I don't think these are new lessons, but they are not easy to remember or apply. Apple's Fair Play DRM technology was introduced with a relatively large amount of freedom. As Apple's distribution scheme has gained market share, Apple has consistently revised its software to reduce the freedom of Apple's customers to use their software. Since Apple controls the software (iTunes), hardware (iPod), DRM standard (FairPlay), and distribution channel (iTunes store) they have unlimited power to control what their customers can do with their music. (Don't want to upgrade your copy of iTunes? Hah. It will be trivially easy to move you along.)

This is why I don't buy anything from the Apple music store - despite my affection for my iPod and for iTunes. I buy standard, non-DRM protected CDs. I use AAC encoding -- an open standard (MPEG-4) that is supported by non-Apple devices.

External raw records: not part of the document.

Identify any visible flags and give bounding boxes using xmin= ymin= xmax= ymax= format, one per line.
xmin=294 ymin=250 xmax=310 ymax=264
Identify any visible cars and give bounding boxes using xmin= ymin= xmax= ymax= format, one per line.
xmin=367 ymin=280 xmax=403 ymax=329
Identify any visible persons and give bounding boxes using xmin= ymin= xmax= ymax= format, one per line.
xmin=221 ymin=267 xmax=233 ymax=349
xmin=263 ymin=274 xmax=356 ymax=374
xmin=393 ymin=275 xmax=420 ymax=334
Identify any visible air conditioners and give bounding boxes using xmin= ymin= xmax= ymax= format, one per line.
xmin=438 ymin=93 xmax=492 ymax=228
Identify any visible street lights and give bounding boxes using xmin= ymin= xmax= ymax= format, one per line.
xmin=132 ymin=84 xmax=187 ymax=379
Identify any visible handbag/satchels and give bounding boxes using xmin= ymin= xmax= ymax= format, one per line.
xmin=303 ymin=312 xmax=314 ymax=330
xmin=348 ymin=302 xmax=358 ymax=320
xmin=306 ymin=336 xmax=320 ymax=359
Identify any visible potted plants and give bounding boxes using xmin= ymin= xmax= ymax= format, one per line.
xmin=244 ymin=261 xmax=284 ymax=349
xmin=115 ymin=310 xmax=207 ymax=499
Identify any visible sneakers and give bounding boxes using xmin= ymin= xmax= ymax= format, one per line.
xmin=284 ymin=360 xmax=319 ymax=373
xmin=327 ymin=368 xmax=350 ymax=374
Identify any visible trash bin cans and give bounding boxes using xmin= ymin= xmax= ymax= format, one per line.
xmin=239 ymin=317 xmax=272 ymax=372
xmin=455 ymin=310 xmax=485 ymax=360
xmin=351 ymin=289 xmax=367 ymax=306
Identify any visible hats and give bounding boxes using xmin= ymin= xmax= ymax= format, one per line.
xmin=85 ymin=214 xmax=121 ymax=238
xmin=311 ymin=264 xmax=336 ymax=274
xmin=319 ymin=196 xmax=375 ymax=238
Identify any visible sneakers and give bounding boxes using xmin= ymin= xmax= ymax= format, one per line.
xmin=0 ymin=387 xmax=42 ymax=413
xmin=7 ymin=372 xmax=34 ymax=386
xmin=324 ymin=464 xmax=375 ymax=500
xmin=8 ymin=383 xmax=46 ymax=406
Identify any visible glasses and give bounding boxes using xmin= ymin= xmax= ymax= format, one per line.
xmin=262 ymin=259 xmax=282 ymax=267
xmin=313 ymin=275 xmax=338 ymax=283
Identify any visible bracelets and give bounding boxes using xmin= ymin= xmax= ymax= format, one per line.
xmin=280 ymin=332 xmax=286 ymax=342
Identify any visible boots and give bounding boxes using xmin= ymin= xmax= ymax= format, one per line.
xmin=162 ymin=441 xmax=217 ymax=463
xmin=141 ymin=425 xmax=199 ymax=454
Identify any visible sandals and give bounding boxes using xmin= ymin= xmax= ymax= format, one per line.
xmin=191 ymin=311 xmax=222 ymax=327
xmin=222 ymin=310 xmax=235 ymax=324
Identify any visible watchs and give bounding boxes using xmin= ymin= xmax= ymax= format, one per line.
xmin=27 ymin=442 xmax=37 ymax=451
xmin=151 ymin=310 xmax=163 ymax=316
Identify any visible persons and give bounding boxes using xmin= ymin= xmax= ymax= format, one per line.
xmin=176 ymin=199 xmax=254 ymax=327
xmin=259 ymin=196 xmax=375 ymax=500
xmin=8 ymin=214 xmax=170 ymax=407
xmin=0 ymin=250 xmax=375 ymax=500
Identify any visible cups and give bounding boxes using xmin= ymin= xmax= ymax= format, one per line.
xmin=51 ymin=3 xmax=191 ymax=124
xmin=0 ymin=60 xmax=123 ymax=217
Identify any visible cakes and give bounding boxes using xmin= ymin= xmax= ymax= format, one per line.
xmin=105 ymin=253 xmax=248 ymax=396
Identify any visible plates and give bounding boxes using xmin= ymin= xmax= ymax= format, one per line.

We'll see how this all plays out. The more we see how the market is deploying DRM the more we may come to love the pirates of the PRC.

If anyone still thinks Apple has some peculiar virtues I hope they are fully disillusioned. I'd absolutely choose Bill Gates to rule the computing world over Steve Jobs; if Apple can stay at a 5% market share I'm likely to remain an Apple customer. My great fear is that somehow Apple will hit a 10% market share -- at that point they'll be quite intolerable.